Quasi trent’anni fa nel New England, uno regione degli USA che comprende sei stati, veniva trovata una bara con all’interno qualcosa di strano. Era uno scheletro, ma il modo in cui le ossa erano state arrangiate al suo interno indicava che chi ci aveva messo mano pensava che quelli erano i resti di un vampiro. Usarono un metodo che secondo le credenze popolari avrebbe impedito all’essere di tornare a perseguitare i vivi ovvero preso la testa e gli arti per poi riposizionarli sopra le costole per poi fare una croce con le altre ossa.
In un paese dove venivano bruciate donne con l’accusa di stregoneria qual è la cosa strana nel fare una cosa del genere? Semplicemente il fatto che quelli sono stati gli unici resti di un presunto vampiro presi seriamente dalla scienza. Il fatto che qualcuno si sia mosso in tal senso però ha un fondamento razionale.
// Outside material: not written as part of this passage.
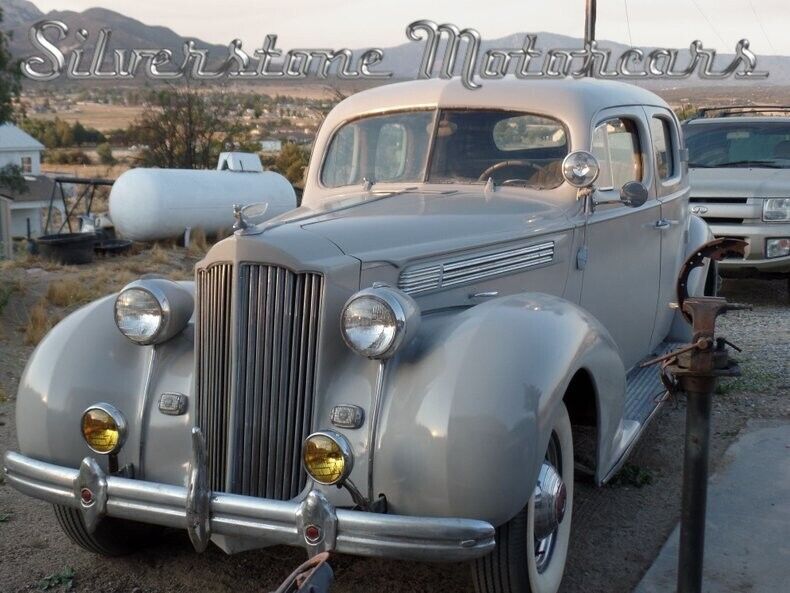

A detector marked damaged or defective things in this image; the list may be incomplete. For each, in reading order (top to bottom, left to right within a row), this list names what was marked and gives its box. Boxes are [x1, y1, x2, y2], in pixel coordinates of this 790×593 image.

Il National Museum of Health and Medicine di Silver Sprige nel Maryland voleva fare un collegamento tra la malattia che ha ucciso l’uomo e la paura dei vampiri che si era sviluppata in quella regione tra la fine del 1700 e l’inizio del 1800.
I segni sulle ossa delle uomo, poi identificato come un contadino chiamato John Barber, indicano una morte per tubercolosi. Si tratta di una malattia dolorosa che può arrivare persino a sfregiare il tessuto osseo e questo si poteva vedere senza problemi nelle costole del defunto. Secondo le dicerie di quel tempo, chi moriva per quella malattia finiva per lasciare la tomba, infettare i parenti prosciugandone sangue e vita.
La pratica di aprire la tomba e riarrangiare le ossa si chiamava esumazione terapeutica e venne descritta da un medico dell’epoca. Quest’ultimo si chiamava Bell e ha documentato ben 80 casi di tale pratica. In ogni caso l’oggetto dello studio era anche scoprire il nome dell’uomo sepolto all’interno della tomba. Analizzando il DNA scoprirono che c’era una corrispondenza con il cognome Barber e con grazie ad un vecchio giornale scoprirono che nel 1826 un ragazzo di nome Nathan Barber venne sepolto il quale aveva la tomba vicino a quella del padre. Da qui il nome John, probabilmente scelto perché era comune all’epoca, e il cognome Barber.